His first periodical, New Writing, appeared in 1935, and by 1940 the series reached a broad audience both in Britain and on the front lines of World War II. Formatted to fit into the side pockets of combat trousers, it averaged monthly sales of up to 75,000.
Lehmann returned to Hogarth Press in 1938 as a partner and general manager and worked as editor of several anthologies showcasing the works of promising new writers. In 1946 Lehmann established his own publishing company, John Lehmann Limited. After the demise of Lehmann Ltd., he founded and edited London Magazine. He relinquished control over the periodical in 1961 and subsequently wrote several biographies, including "Rupert Brooke: His Life and His Legend" and "Thrown to the Woolfs: Leonard and Virginia Woolf and the Hogarth Press," and three autobiographies which were collected, revised, and condensed into the book "In My Own Time: Memoirs of a Literary Life." Lehmann also wrote several volumes of poetry, including "A Garden Revisited and Other Poems" and "Collected Poems, 1930-1963," and the novels "Evil Was Abroad" and "In a Purely Pagan Sense."
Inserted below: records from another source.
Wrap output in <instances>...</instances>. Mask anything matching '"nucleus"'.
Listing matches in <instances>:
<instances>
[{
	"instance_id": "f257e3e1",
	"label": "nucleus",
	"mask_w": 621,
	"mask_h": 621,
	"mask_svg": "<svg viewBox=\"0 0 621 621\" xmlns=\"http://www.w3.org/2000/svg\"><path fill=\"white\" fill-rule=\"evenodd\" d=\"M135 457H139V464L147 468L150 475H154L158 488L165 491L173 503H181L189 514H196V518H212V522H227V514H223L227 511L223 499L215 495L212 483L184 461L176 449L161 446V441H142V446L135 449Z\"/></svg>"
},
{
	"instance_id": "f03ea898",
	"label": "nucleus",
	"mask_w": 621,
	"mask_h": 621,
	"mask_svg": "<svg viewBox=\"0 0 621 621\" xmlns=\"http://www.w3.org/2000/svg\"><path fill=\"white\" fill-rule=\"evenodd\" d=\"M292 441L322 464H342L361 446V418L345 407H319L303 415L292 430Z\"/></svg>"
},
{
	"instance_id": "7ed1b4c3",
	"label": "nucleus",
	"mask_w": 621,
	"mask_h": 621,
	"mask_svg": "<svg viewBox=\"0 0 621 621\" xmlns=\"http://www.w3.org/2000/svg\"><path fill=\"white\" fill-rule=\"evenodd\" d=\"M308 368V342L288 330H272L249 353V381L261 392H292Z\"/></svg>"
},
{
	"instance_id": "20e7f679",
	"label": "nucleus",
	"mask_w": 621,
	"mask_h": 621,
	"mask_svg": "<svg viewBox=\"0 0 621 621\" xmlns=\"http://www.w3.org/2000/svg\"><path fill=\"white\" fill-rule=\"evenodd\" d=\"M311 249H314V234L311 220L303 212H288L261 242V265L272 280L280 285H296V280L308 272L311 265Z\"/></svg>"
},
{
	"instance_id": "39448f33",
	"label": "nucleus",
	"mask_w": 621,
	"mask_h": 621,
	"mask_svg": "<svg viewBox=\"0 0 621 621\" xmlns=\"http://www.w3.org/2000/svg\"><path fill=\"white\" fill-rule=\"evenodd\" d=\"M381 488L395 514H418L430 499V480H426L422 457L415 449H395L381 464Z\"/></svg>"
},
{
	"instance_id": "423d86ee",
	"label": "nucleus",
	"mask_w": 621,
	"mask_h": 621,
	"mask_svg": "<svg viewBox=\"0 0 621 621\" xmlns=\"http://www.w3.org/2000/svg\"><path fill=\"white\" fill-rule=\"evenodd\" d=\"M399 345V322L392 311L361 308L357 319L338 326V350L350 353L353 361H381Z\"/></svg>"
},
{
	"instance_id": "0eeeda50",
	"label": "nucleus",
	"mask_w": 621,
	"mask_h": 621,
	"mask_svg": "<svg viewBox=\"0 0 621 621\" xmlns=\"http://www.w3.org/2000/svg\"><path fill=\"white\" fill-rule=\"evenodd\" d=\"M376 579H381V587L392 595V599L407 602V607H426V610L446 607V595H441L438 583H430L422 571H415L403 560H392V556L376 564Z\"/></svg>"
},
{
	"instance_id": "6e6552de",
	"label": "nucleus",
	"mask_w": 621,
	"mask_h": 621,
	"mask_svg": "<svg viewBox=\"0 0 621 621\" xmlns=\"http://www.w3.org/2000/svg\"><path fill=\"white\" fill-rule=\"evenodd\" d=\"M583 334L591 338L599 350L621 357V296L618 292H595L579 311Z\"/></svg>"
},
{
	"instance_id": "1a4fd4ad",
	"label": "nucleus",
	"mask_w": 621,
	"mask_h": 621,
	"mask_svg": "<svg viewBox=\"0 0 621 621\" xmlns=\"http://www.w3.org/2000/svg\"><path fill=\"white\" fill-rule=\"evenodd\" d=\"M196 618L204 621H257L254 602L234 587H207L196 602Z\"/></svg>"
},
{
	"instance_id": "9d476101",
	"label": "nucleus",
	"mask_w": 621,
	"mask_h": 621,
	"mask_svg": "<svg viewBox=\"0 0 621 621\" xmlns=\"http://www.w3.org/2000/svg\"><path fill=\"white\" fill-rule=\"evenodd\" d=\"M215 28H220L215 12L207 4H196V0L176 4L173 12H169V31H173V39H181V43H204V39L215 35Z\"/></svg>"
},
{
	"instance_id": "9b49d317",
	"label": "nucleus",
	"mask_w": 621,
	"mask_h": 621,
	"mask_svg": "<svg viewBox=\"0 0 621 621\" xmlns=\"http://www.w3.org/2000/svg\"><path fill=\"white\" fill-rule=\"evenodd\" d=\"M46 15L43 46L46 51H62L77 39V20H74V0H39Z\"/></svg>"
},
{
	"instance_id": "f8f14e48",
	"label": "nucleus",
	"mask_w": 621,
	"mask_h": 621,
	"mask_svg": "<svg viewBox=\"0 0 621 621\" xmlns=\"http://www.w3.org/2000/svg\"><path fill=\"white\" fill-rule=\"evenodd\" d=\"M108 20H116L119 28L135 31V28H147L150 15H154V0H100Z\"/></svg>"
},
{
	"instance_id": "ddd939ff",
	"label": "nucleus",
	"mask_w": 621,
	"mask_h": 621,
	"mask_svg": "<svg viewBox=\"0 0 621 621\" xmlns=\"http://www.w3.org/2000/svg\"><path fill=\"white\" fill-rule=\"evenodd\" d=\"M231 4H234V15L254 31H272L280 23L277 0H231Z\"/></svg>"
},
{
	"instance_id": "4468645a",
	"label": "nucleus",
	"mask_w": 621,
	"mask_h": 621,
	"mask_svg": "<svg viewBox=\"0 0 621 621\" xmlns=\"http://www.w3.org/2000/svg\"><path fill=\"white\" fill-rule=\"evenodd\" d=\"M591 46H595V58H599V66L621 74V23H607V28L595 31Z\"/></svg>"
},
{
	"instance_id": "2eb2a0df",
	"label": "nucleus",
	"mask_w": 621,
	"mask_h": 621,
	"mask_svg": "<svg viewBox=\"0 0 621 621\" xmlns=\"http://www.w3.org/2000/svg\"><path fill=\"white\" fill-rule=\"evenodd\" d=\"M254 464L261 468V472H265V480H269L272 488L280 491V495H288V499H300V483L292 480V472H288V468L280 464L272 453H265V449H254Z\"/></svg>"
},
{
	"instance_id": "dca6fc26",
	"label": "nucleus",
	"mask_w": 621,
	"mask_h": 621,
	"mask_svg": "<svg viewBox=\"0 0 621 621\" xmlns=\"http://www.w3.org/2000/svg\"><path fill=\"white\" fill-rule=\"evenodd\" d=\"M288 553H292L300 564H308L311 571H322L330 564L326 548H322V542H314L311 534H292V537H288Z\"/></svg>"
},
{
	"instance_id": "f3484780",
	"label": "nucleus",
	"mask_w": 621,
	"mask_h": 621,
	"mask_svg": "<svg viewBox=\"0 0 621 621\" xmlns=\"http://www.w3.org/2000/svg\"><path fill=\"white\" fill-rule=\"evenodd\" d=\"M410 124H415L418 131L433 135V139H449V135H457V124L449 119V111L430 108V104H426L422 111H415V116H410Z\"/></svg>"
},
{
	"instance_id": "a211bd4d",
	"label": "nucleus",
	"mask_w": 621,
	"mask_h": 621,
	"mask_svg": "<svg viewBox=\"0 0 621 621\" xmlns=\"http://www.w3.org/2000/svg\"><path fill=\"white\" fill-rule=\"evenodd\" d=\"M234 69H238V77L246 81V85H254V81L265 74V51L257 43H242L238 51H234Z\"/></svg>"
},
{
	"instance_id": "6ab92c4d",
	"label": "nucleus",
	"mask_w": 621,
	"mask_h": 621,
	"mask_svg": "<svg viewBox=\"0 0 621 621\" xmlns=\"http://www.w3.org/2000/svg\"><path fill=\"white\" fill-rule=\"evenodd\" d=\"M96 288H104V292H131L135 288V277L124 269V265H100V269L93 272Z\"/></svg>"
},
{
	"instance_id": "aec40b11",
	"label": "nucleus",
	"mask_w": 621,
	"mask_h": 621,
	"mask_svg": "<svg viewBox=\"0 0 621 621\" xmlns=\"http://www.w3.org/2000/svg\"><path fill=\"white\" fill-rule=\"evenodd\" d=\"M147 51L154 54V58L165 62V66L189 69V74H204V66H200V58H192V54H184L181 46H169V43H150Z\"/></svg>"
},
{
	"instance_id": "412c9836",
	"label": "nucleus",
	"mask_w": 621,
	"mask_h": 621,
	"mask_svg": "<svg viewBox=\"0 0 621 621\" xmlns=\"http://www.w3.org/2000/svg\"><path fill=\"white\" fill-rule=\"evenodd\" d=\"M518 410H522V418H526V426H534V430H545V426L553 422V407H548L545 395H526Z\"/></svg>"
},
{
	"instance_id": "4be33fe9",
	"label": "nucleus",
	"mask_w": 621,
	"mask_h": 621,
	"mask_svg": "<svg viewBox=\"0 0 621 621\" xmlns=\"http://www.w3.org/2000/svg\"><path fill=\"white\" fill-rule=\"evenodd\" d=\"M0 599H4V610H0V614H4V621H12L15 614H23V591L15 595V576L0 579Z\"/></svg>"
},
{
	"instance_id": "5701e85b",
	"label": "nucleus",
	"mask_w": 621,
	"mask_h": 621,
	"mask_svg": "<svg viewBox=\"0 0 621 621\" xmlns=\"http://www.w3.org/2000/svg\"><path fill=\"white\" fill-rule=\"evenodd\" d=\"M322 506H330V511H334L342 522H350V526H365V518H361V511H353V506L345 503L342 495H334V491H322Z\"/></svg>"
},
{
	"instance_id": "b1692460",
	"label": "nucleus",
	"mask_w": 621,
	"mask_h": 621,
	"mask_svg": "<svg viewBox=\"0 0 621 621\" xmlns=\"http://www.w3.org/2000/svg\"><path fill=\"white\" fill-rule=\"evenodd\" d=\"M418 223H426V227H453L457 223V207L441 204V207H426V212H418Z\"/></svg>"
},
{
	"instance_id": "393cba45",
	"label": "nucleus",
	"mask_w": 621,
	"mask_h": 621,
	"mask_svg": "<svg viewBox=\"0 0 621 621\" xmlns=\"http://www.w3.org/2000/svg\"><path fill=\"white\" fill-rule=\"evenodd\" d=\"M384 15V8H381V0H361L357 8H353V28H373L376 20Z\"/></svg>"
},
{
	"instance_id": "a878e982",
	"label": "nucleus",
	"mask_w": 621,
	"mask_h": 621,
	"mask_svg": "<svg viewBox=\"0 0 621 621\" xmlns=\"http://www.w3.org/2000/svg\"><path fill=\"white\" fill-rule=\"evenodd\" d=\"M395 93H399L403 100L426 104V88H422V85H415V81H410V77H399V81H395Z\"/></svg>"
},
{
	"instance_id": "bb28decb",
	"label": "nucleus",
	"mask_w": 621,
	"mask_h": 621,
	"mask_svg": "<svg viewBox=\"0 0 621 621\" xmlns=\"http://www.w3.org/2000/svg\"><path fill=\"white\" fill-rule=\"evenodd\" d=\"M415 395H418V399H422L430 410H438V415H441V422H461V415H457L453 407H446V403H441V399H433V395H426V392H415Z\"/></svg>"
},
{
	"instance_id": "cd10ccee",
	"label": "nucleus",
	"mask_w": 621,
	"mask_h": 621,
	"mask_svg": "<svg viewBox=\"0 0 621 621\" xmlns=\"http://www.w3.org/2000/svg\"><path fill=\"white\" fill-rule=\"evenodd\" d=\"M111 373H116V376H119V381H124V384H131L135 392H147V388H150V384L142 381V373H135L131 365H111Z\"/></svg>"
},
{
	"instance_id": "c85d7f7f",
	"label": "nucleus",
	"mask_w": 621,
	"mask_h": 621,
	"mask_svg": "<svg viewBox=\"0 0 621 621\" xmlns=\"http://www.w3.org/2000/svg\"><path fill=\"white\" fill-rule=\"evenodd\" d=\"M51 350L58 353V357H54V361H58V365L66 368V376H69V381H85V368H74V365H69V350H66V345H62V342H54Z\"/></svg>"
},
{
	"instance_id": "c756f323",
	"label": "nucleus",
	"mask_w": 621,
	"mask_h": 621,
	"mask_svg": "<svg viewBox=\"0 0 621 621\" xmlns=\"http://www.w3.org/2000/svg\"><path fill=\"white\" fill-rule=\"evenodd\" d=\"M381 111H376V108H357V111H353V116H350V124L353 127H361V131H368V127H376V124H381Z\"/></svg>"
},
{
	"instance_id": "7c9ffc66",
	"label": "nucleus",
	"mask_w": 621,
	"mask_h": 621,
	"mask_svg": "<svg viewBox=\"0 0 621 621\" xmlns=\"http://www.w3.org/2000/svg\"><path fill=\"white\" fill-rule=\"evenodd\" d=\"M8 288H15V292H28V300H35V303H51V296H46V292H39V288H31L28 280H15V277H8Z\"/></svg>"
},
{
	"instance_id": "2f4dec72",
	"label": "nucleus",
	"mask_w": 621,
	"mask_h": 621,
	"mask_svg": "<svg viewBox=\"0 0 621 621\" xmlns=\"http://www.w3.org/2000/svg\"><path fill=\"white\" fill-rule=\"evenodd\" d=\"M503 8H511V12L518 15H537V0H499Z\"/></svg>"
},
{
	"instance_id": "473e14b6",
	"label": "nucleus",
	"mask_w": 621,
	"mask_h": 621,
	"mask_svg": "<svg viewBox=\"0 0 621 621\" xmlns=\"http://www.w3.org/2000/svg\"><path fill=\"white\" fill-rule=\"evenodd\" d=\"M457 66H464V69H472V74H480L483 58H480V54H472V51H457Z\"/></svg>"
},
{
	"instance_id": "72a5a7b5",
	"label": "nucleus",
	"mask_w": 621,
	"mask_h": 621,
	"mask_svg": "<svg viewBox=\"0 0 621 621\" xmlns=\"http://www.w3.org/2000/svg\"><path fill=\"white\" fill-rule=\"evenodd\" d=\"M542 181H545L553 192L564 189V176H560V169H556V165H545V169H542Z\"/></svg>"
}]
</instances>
He frequently lectured in the US in the late 1960s and early 1970s. After a long illness and unsuccessful hip operations severely limited his mobility, John Lehmann died on April 7, 1987. The New York Times Book Review called Lehmann "the greatest British literary editor of his time. . . . There is scarcely a writer [of his generation] in Britain . . . who hasn't at one time or other been grateful for his passionate scrutiny."